Pisa : notre école reste trop inégalitaire

Nous continuons notre analyse du dernier rapport Pisa dévoilé mardi. Dans son édito d’hier, intitulé « Il faut oser parler du redoublement », le journaliste du Soir, Pierre Bouillon, écrivait ceci : « Sur les 110 écoles francophones qui on participé au test 2009, 37 ont obtenu en lecture un score supérieur à celui obtenu par les champions de Finlande et Corée. Et ces élèves « d’élite » ne réussissent pas à nous faire valser au-dessus de la moyenne OCDE. C’est dire que les traînards sont paumés loin, très loin dans la cambrousse. » Tout est dit ! Si nos scores Pisa restent si médiocres depuis dix ans, ce n’est pas que nos élèves sont mauvais, ni stupides… c’est que l’écart entre les « bons », les « très bons » et les « très mauvais » est abyssal ! Notre école reste exceptionnellement inégalitaire. Et cela se paie cash.1

A l’autre bout du classement, la Finlande est le pays le moins inégalitaire : l’écart entre ses élèves les plus forts et ses élèves les plus faibles n’est que de 40 points. La Communauté française triple presque cet écart avec 151 points (l’équivalent de 4 années scolaires) !

Sans surprise, les élèves natifs réussissent mieux que les élèves immigrés… de même que les élèves issus de milieux socio-économiques favorisés laissent loin derrière les enfants issus de milieux plus modestes. L’écart entre le peloton (25 % des élèves les plus nantis) et l’échappée (25 % des moins nantis) est le plus grand de tous les pays industrialisés : 136 points d’écart, qui correspond à plus de 4 années de scolarité.2

Les filles plus performantes que les garçons

Personne ne s’étonnera non plus que les plus performants sont les élèves « à l’heure » (qui n’ont jamais redoublé). Les filles s’en sortent aussi mieux que les garçons. Une année d’étude. Voilà l’écart entre les garçons et les filles en Communauté française en lecture. Cet écart existe partout dans l’OCDE. Mais, parmi les pays où l’écart se réduit entre les sexes, c’est chez nous que Pisa note la meilleure progression : en 2000, l’écart était de à 35 points, en 2009, 25 points.

Pour Dominique Lafontaire, de l’ULg, c’est “la structure de notre système éducatif” qui explique en grande partie le déséquilibre. C’est-à-dire un système basé sur les filières.

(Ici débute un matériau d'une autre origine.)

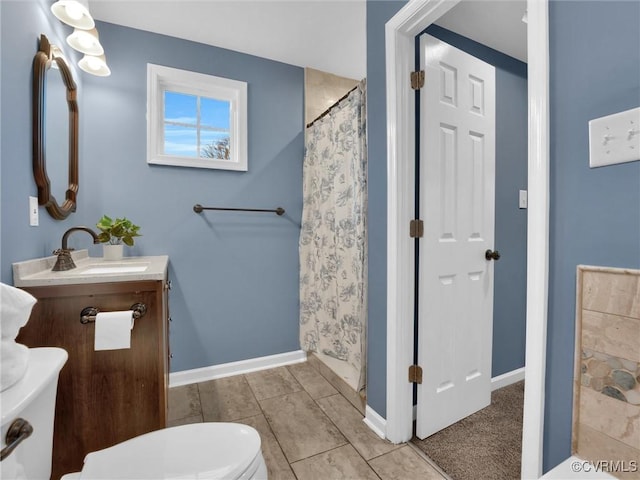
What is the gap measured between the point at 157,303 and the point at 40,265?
538 millimetres

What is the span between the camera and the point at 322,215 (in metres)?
2.32

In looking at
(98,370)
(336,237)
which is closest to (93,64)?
(98,370)

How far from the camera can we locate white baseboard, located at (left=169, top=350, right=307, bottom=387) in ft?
7.25

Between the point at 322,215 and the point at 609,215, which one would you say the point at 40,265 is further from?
the point at 609,215

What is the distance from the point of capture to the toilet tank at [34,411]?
2.00ft

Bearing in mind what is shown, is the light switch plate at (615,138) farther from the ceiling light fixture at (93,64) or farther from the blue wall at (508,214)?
the ceiling light fixture at (93,64)

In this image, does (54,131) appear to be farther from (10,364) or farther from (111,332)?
(10,364)

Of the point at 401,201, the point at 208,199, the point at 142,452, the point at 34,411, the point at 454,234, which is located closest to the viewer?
the point at 34,411

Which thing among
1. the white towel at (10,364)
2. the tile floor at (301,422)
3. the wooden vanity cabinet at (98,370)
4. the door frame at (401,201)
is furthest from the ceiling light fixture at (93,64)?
the tile floor at (301,422)

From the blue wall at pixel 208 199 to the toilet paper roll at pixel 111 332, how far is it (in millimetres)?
726

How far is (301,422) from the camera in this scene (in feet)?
5.69

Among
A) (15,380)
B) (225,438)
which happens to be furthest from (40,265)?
(225,438)

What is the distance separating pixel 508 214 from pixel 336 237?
47.5 inches

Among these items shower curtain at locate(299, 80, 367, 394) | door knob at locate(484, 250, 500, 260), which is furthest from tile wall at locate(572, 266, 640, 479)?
shower curtain at locate(299, 80, 367, 394)
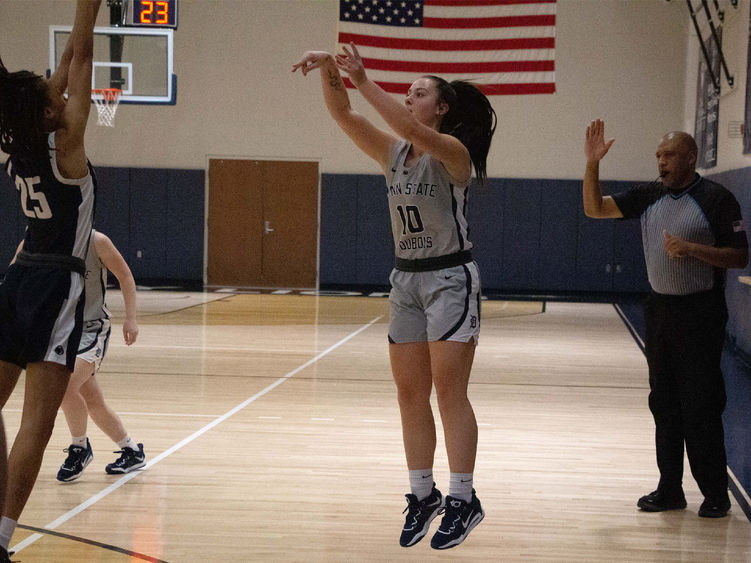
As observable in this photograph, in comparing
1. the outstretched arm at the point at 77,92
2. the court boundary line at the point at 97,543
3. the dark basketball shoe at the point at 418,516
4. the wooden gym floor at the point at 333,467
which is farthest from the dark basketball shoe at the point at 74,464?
the outstretched arm at the point at 77,92

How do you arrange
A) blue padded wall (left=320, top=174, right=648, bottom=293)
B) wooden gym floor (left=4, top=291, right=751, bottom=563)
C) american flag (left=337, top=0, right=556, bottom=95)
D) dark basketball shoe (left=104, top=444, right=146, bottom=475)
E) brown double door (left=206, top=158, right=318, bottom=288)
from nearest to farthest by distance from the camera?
1. wooden gym floor (left=4, top=291, right=751, bottom=563)
2. dark basketball shoe (left=104, top=444, right=146, bottom=475)
3. american flag (left=337, top=0, right=556, bottom=95)
4. blue padded wall (left=320, top=174, right=648, bottom=293)
5. brown double door (left=206, top=158, right=318, bottom=288)

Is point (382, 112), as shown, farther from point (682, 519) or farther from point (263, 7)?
point (263, 7)

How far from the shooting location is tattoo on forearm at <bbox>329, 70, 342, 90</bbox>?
10.9 feet

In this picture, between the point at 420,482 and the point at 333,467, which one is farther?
the point at 333,467

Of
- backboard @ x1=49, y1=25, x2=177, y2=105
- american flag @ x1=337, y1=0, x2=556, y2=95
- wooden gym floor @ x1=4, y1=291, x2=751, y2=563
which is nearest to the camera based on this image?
wooden gym floor @ x1=4, y1=291, x2=751, y2=563

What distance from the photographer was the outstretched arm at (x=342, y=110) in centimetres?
326

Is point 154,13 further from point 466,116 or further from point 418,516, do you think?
point 418,516

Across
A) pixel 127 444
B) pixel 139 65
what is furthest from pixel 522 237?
pixel 127 444

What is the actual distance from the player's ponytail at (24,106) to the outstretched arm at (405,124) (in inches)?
37.7

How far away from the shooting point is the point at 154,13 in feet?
40.7

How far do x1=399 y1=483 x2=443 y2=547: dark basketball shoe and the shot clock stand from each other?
10.2 m

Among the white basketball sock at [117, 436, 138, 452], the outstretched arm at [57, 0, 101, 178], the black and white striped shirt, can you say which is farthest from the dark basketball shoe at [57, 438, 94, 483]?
the black and white striped shirt

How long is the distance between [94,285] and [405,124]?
207 cm

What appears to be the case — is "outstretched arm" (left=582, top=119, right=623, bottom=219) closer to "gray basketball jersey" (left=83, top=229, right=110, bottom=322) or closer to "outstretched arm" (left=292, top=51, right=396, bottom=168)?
"outstretched arm" (left=292, top=51, right=396, bottom=168)
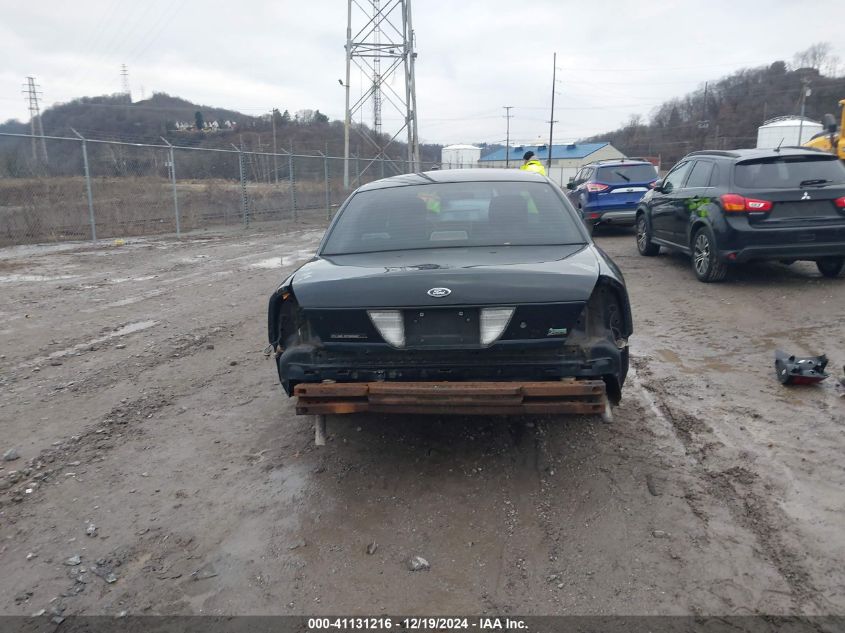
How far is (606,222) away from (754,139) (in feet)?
186

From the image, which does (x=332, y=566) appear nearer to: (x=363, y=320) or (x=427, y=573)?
(x=427, y=573)

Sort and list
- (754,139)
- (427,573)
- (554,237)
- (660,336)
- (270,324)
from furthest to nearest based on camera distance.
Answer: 1. (754,139)
2. (660,336)
3. (554,237)
4. (270,324)
5. (427,573)

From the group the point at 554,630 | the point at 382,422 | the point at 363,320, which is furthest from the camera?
the point at 382,422

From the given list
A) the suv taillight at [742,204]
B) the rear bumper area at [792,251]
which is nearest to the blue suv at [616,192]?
the suv taillight at [742,204]

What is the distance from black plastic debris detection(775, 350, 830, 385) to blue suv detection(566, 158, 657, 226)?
9.19 meters

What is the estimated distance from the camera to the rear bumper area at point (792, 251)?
7457 millimetres

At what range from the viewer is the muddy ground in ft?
8.61

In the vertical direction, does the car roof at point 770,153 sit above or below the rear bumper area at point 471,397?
above

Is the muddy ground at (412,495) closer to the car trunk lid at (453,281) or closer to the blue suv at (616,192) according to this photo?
the car trunk lid at (453,281)

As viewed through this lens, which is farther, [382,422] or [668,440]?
[382,422]

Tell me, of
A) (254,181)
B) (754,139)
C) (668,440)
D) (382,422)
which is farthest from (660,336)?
(754,139)

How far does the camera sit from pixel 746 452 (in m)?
3.74

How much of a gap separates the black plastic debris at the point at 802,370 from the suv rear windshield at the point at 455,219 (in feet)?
6.69

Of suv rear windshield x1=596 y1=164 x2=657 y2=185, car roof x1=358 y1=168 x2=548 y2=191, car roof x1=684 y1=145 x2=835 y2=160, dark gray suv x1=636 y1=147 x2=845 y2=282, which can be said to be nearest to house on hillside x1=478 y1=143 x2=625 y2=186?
suv rear windshield x1=596 y1=164 x2=657 y2=185
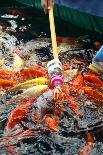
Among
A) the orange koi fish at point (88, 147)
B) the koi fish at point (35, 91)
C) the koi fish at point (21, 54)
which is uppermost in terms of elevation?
the koi fish at point (21, 54)

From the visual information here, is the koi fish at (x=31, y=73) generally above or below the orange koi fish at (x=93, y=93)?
above

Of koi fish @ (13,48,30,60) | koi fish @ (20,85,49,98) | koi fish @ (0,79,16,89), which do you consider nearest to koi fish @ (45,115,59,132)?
koi fish @ (20,85,49,98)

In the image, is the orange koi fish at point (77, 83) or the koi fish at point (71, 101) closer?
the koi fish at point (71, 101)

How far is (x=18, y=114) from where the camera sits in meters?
3.66

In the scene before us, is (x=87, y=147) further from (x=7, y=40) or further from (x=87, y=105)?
(x=7, y=40)

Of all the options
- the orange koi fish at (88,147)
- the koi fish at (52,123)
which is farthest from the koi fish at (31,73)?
the orange koi fish at (88,147)

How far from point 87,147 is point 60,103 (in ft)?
2.05

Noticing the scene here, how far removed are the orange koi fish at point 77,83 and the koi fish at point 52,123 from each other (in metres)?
0.56

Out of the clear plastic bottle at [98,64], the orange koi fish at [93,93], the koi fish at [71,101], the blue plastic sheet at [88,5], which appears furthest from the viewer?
the blue plastic sheet at [88,5]

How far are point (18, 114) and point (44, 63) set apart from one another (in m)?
1.26

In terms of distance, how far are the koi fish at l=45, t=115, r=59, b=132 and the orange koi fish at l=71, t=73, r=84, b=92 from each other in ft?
1.82

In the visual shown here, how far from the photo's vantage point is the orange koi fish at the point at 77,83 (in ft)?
13.2

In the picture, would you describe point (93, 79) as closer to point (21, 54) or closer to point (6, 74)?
point (6, 74)

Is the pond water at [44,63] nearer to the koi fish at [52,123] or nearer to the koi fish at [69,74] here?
the koi fish at [52,123]
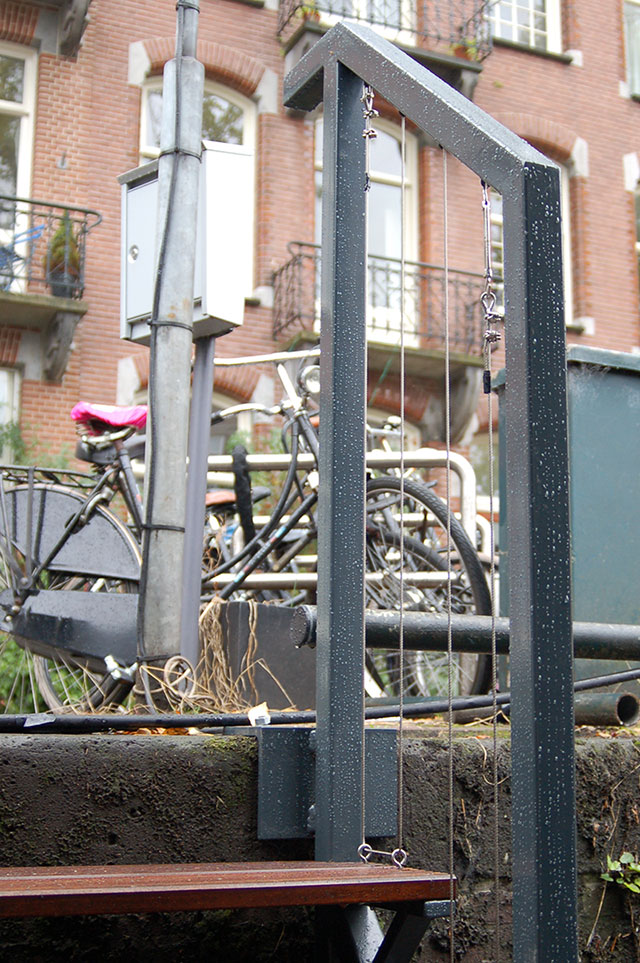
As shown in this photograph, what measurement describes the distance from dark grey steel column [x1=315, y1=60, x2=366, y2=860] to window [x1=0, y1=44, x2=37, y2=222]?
1162 centimetres

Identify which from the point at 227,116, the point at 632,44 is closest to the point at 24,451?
the point at 227,116

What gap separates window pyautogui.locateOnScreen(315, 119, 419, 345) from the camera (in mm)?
14688

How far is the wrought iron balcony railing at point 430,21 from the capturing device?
49.5 feet

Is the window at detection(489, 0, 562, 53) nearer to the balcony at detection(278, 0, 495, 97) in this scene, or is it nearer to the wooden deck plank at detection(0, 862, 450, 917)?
the balcony at detection(278, 0, 495, 97)

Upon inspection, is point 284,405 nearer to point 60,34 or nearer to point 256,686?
point 256,686

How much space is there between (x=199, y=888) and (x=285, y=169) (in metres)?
13.5

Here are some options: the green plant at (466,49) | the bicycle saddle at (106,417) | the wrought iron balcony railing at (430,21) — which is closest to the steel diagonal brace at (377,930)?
the bicycle saddle at (106,417)

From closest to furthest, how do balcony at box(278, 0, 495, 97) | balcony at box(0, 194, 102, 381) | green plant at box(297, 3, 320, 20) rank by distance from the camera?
balcony at box(0, 194, 102, 381) < green plant at box(297, 3, 320, 20) < balcony at box(278, 0, 495, 97)

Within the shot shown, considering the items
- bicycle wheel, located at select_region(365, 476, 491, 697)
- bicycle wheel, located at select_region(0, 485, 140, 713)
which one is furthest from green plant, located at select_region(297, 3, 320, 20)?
bicycle wheel, located at select_region(0, 485, 140, 713)

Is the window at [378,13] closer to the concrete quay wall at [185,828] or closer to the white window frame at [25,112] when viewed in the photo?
the white window frame at [25,112]

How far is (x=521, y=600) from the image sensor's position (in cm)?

Son raisonnement : plus on laisse l’opportunité aux parents de faire des choix sur les études de leurs enfants – filières générales, professionnelles ou techniques; redoublement ou non; etc. –, plus grandes sont les inégalités. Le constat se confirme d’ailleurs dans les autres pays pratiquant un enseignement à filières. C’est notamment le cas en Communauté flamande où l’écart entre favorisés et défavorisés est de 100.3

L’une des solutions pourrait donc être de réduire le choix… Non pas le nombre de choix (le nombre de filières ou d’écoles). Mais les moments où ils sont effectués.

Marie-Dominique Simonet réagit :

D’où notre volonté de renforcer le tronc commun comme nous l’avons fait avec la réforme du premier degré de l’enseignement secondaire. À l’heure actuelle, l’orientation vers des études professionnelles ou techniques ne peut se faire que vers la 3e année.

Il faut oser parler du redoublement

Parmi les jeunes interrogés, 48 % ont redoublé au moins une fois. On a donc testé des élèves qui n’étaient pas en 4e secondaire, l’année correspondant en principe à leur âge. Or, l’OCDE note que les pays où le redoublement est fréquent sont aussi ceux qui enregistrent les plus mauvais résultats. Faut-il donc enfin parler de l’utilité du redoublement? Chaque année, le constat est implacable. D’autres pays qui entretiennent cette culture de l’échec (France, Luxembourg, Portugal…) ne font pas beaucoup mieux.

Notons aussi que le rapport pointe que les pays qui paient mieux leurs enseignants obtiennent de bons scores. En revanche, le fait de réduire le nombre d’élèves par classe n’aurait aucune incidence sur les résultats. Voilà qui pourrait donner un argument supplémentaire aux syndicats, occupés à négocier avec le gouvernement le prochain accord social dans l’enseignement.

  1. Le Soir – 8.12.10 []
  2. Le Vif – 8.12.10 []
  3. La DH – 8.12.10 []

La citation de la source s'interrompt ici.